You may have heard this before, but the digital age revolves around the concept of engagement. (And in reality, that’s just a more appealing name for plain ol’ talking.) That’s why a multilingual presence on social media is key.
The term ‘engagement’ is most relevant when it comes to social media. That’s because building a strong presence online means you need to create a “brand” that people actively pay attention to. It’s not enough to have 100,000 followers — if those people don’t react to your posts, reply to your tweets, or share your content, then you may as well only have 10 followers.
A big key in that process is taking advantage of multilingual features. Social media platforms aim to be successful around the world, and that means they invest in ways to help people connect with each other. In many cases, that means allowing for a multilingual presence on social media.
Shared language builds trust
One Facebook study showed that Hispanic consumers have a better opinion of American brands that advertise in Spanish. That’s because seeing something in our own language establishes a sense of understanding, trust, and respect.
If you want these people to engage with you on social media, you’ll need to establish a relationship first. This is true whether you manage a corporate account, a client account, or your own personal brand. And regardless of which of those applies to you, there are a few steps you’ll need to take in order to build a multilingual presence on social media.
Know your target audience
This may sound obvious, but the truth is that growing an audience means a longer list of expectations.
Every social media platform and website hosting service offers user analytics. This gives you information on who is checking out your content, where they live, and any known language preferences they might have. This can be invaluable in both growing your audience (understanding who follows you) and engaging with them (speaking directly to them).

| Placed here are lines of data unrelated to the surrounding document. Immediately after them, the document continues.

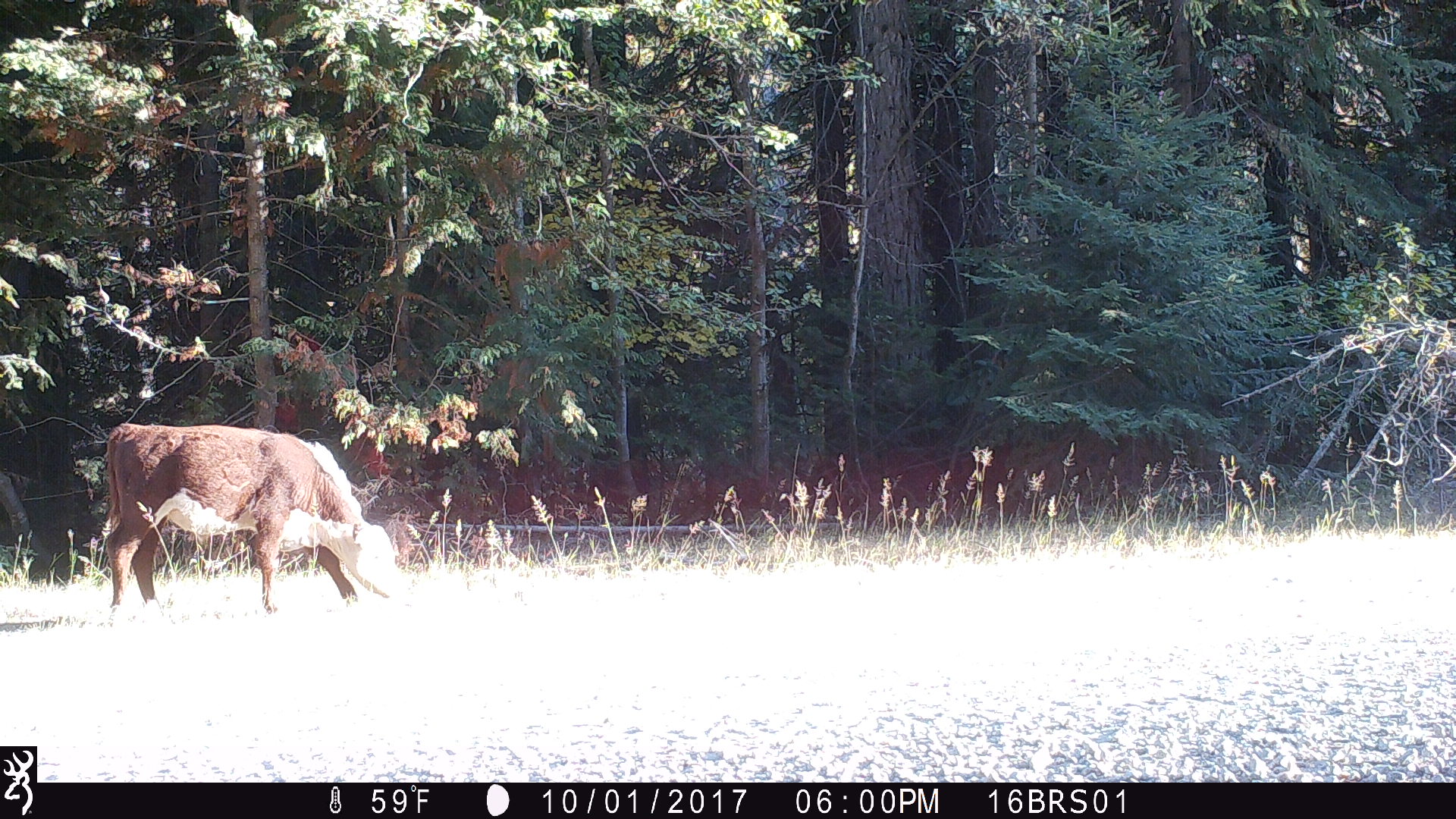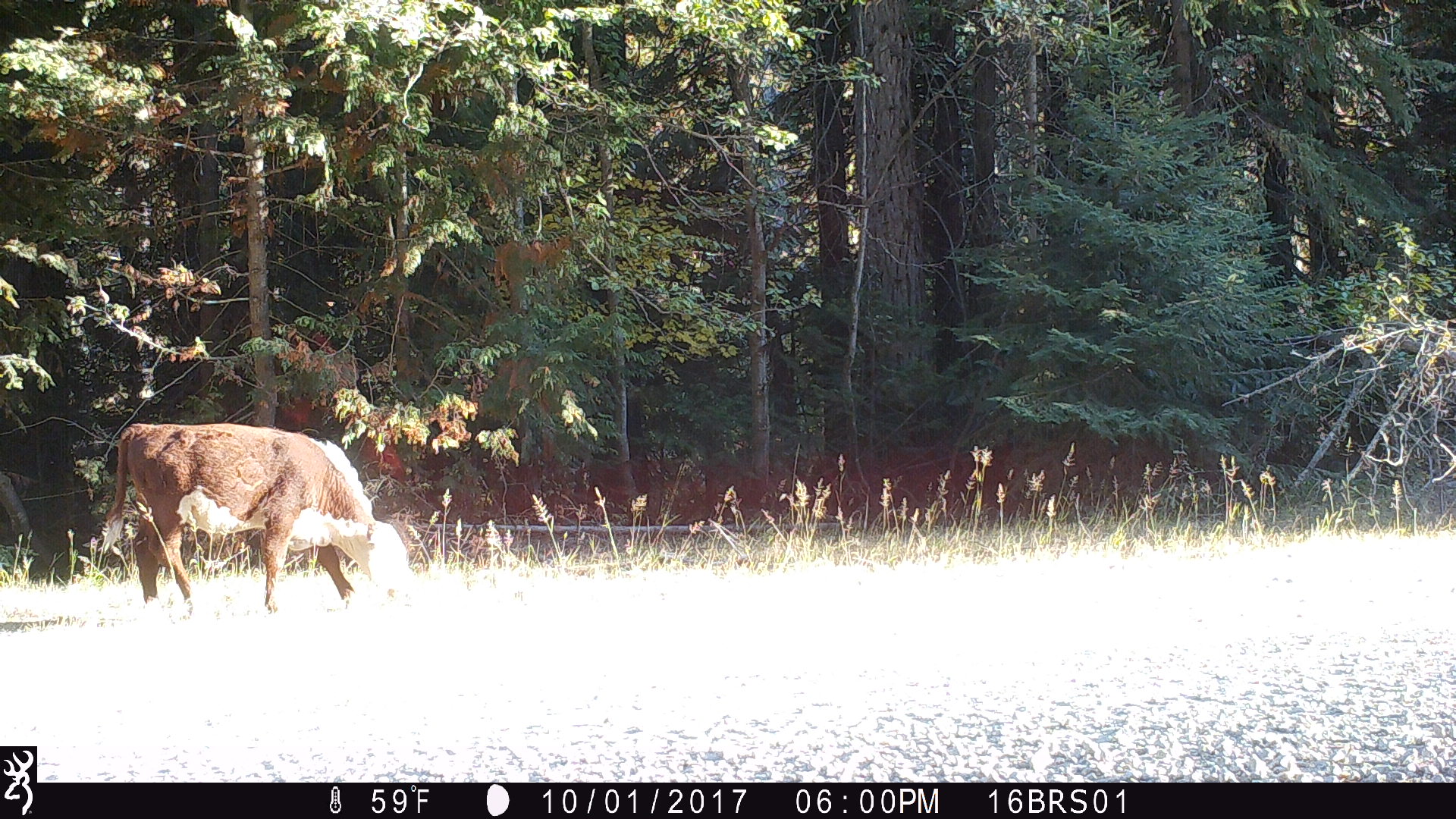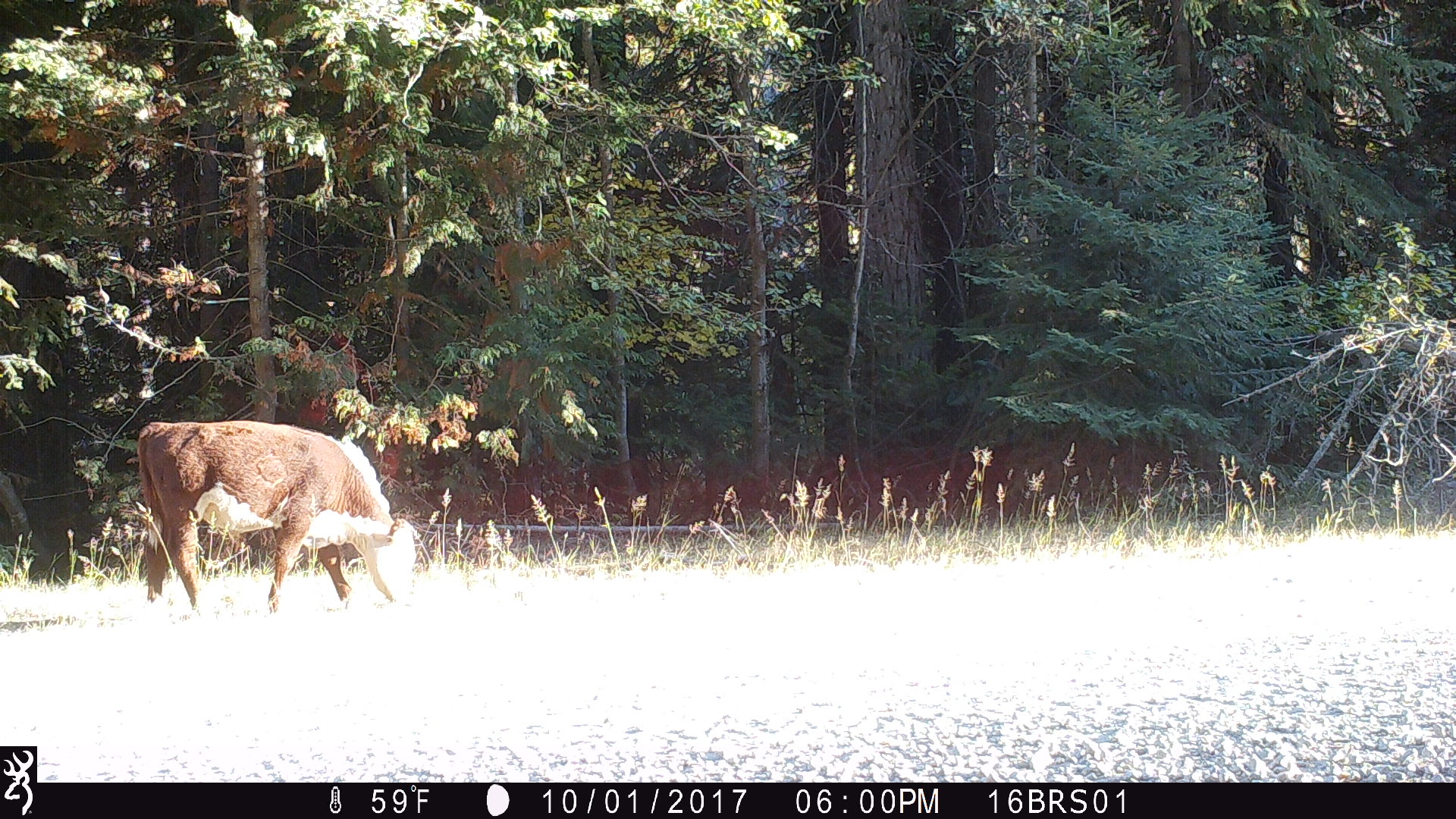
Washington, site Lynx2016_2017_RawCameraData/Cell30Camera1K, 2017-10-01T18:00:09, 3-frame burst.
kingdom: Animalia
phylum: Chordata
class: Mammalia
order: Artiodactyla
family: Bovidae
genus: Bos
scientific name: Bos taurus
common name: domestic cattle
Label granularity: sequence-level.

Trust translators, not web tools
It can be convenient for someone to use Google Translate and feel like they’ve done enough to engage a new group of people. But the reality is that these free tools have significant limitations that you can overcome when you invest in a legitimate translation service.
Native speakers will know if you copied and pasted text into a free, basic translation tool; very few of them capture the nuances of conversational language. And that’s especially true when it comes to things like hashtags, which rely on an understanding of the language as well as cultural/regional influences.

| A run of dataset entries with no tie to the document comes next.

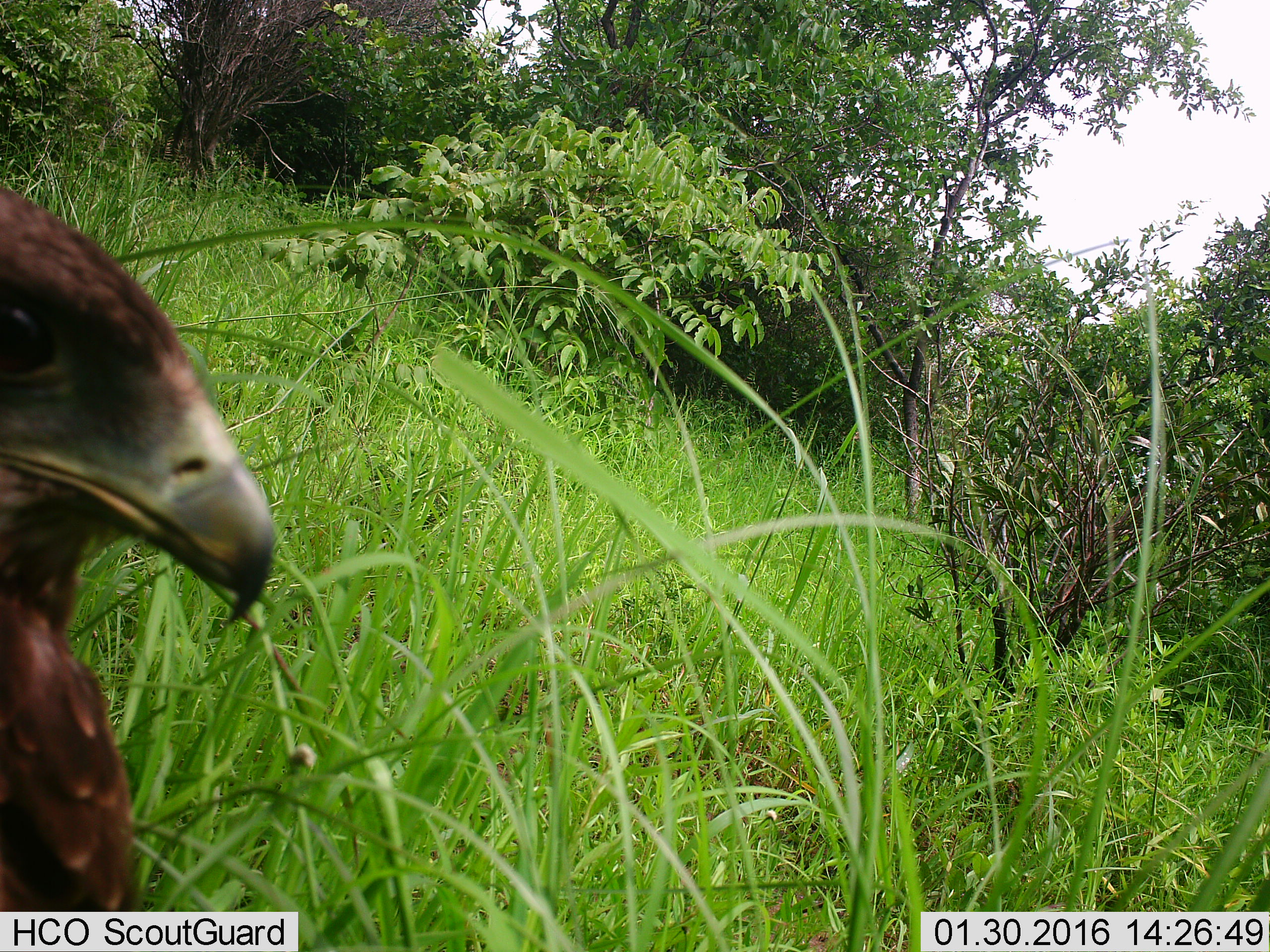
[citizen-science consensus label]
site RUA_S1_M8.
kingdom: Animalia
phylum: Chordata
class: Aves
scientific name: Aves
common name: bird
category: birdother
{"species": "birdother (bird) (Aves)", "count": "1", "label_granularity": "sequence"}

Hashtags are a complex topic with different rules and expectations depending on the platform. But if you use them correctly, you can make a strong statement and build trust with a new group of people more easily than ever.
Keep the content relevant
Remember that Facebook study from earlier? Well, those results also showed that the same group of surveyed users — Hispanic people living in the U.S. — often see translated content that is either too literal or too loose. Finding the sweet spot makes all the difference.
Many factors contribute to a piece of content’s relevance. Timeliness is one major factor and obviously speaking to someone in their native language is another. But tying in culturally appropriate content is more than just good hashtags or the occasional joke.
There’s also the creative side to think about. For example, are you using background music that works across cultures, like royalty free lofi hip hop?
Think through a localization lens
Localization has become increasingly important for most business sectors. And that’s because it’s more than just translating: it is workshopping and tailoring something for a specific audience. And since more than 80% of localized ads outperform English versions, it’s safe to assume international and non-English audiences value this approach.
It’s worth noting that localization and the technical side of translating content is usually something that a professional translation agency provides. That particular skill is something that’s worth paying for because it serves as a vote of confidence with a multilingual audience.
Multilingual presence on social media means multiple accounts
The downside for translating content on social media is that you can’t post something 10 times in 10 different languages. And it’s not enough to reply to comments in someone’s native language, although that certainly can help bridge the gap with a multilingual audience.
To really capitalize on localization and all the benefits of a multilingual audience, you’ll need to invest in multiple social media profiles. That means different Facebook pages, different Twitter handles, etc. (This is a common thing for marketers, but it can also work for personal brands.)
This provides a much more seamless way to localize content without having to repost something multiple times. As an added benefit, you can create a sense of community where people can engage with you as well as others who speak their language and share their culture.
Understand the available tools
As previously mentioned, different social media platforms offer different language tools. If you take advantage of Pages on Facebook, you can post something in multiple languages and Facebook will default to showing that content in a user’s preferred language (if available).
However, you won’t find a similar, built-in feature on other platforms. Unfortunately, the language capabilities of these platforms don’t make it as easy to, for example, add music to a video. While social media sites support dozens of languages, the only way to take advantage of that is with paid ad campaigns that target users based on language.
But banner ads don’t help you build your social media engagement: they’re used to generate conversions and sales. If you really want to build a multilingual presence, you’re going to have to take advantage of some third-party resources to help you translate content, manage your accounts, and make sure you’re using user data to keep improving over time.
At the end of the day, translating content is a specialty job, but it’s a pivotal part of building a social media plan that resonates with people from different countries and linguistic backgrounds.
As communication and engagement continue to become central pillars of any good growth strategy, language will only grow more important. And a good translation service — along with other social media-focused tools — should be the foundation for you to build your multilingual presence on social media, whichever one you choose.